◆ DESCRIPTION OF THE TASK ◆
Set down the text of every one of the records below word for word, leaving the pictures out of your answer.

◆ DATASET CONTENT ◆
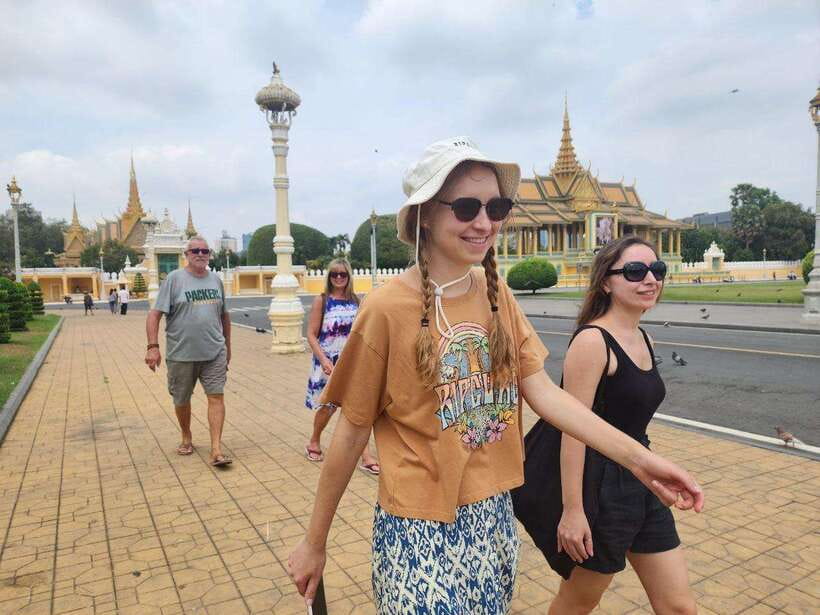 Phnom Penh: Private Tuk-Tuk Tour with English-Speaking - Royal Palace, King Statues, and Diamond Island: the big-photo part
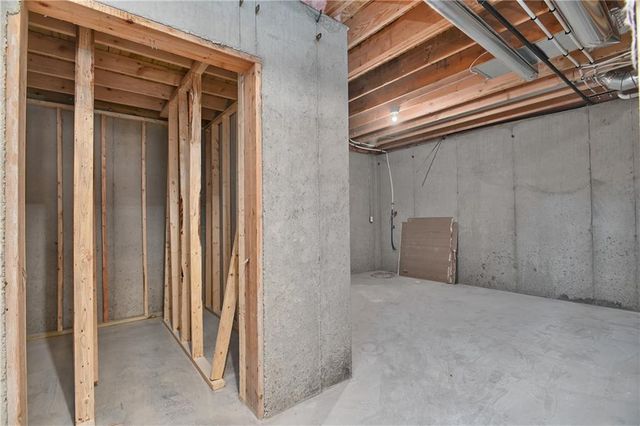 2240 W Wabash Street, Olathe, KS 66061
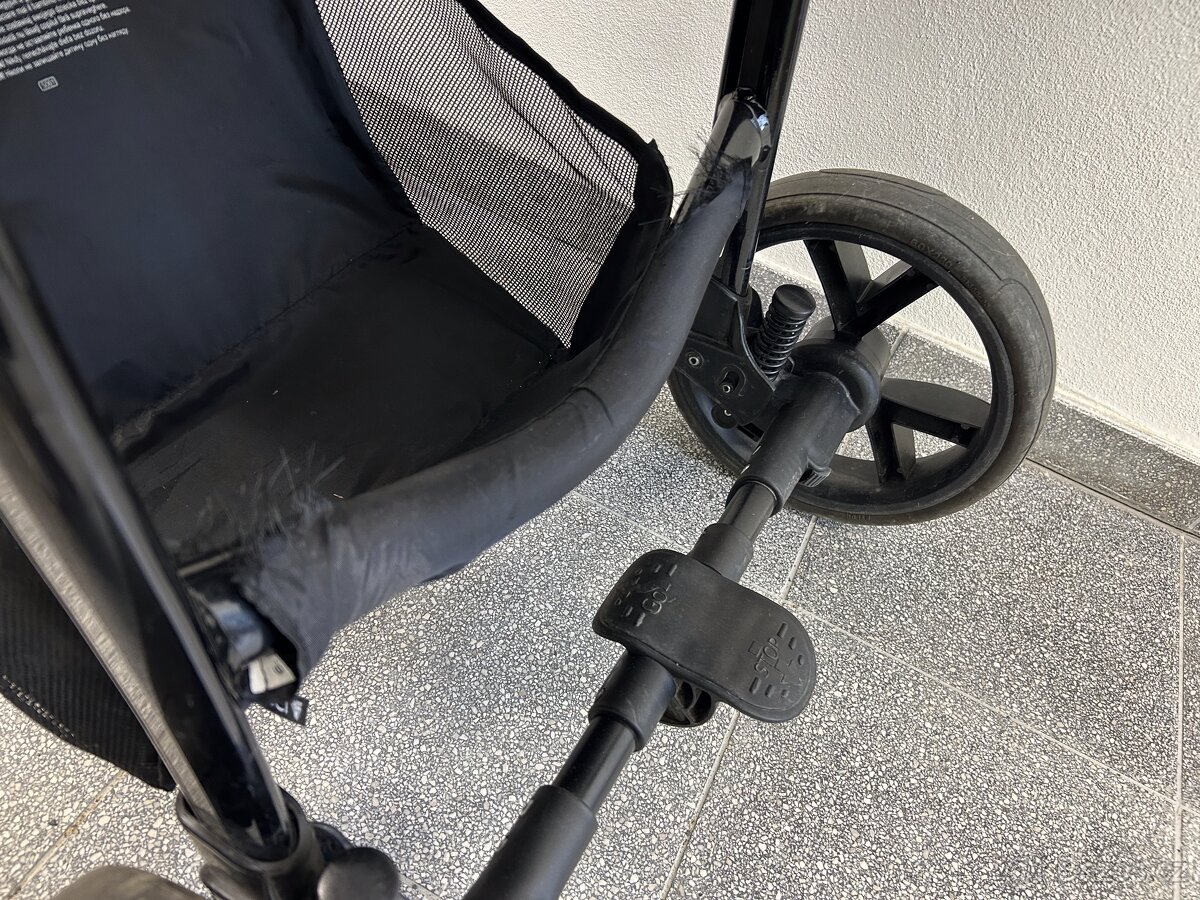 Kočárek Venicci Valdi - 15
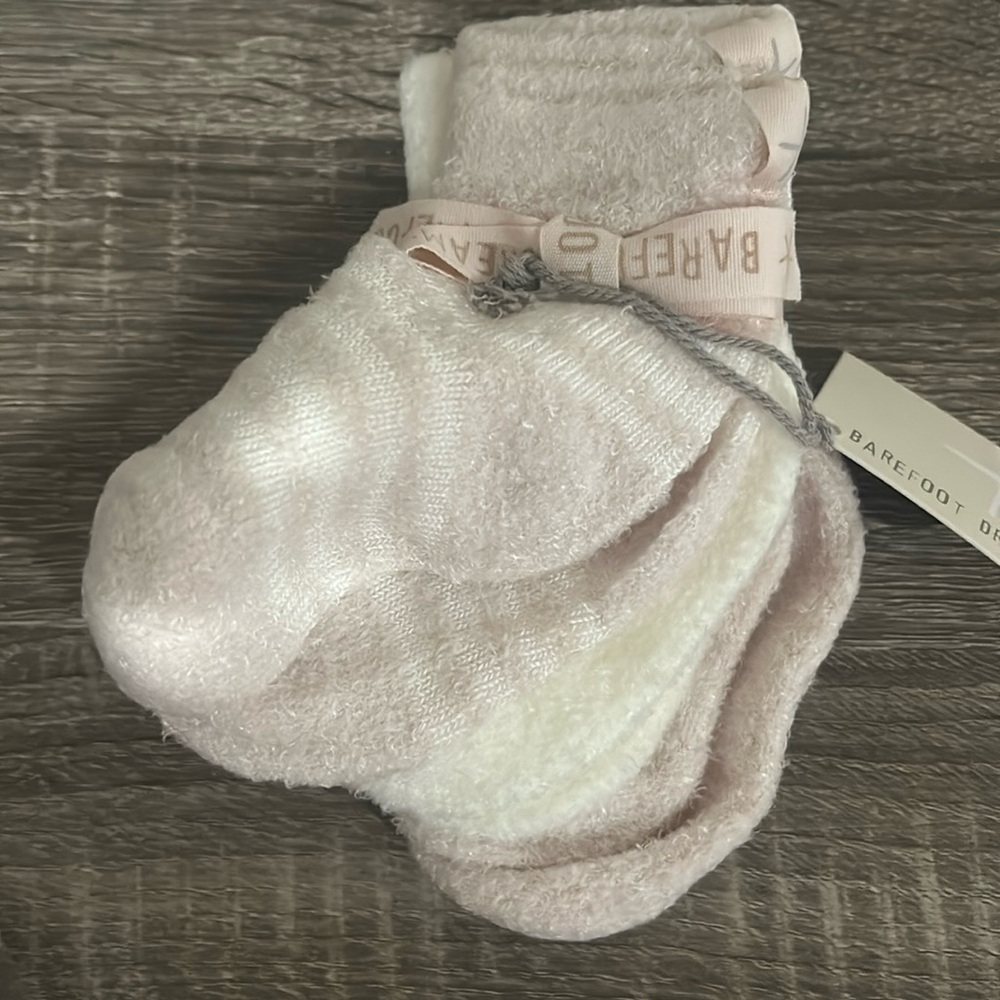 Barefoot dreams baby socks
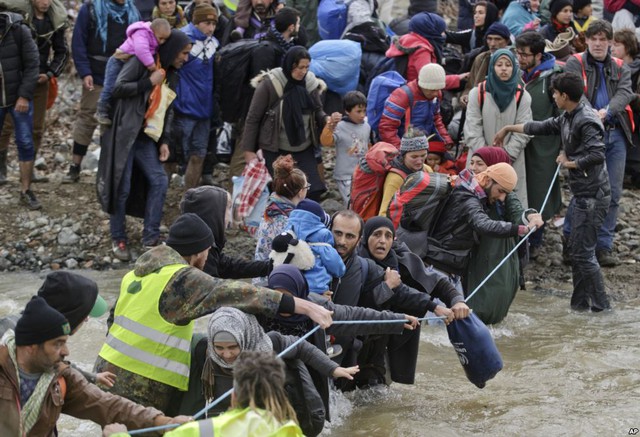 Người di cư mạo hiểm vượt sông để sang Macedonia từ thị trấn Idomeni, Hi Lạp.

◆ FINISHED TASK ◆
 Phnom Penh: Private Tuk-Tuk Tour with English-Speaking - Royal Palace, King Statues, and Diamond Island: the big-photo part
 2240 W Wabash Street, Olathe, KS 66061
 Kočárek Venicci Valdi - 15
 Barefoot dreams baby socks
 Người di cư mạo hiểm vượt sông để sang Macedonia từ thị trấn Idomeni, Hi Lạp.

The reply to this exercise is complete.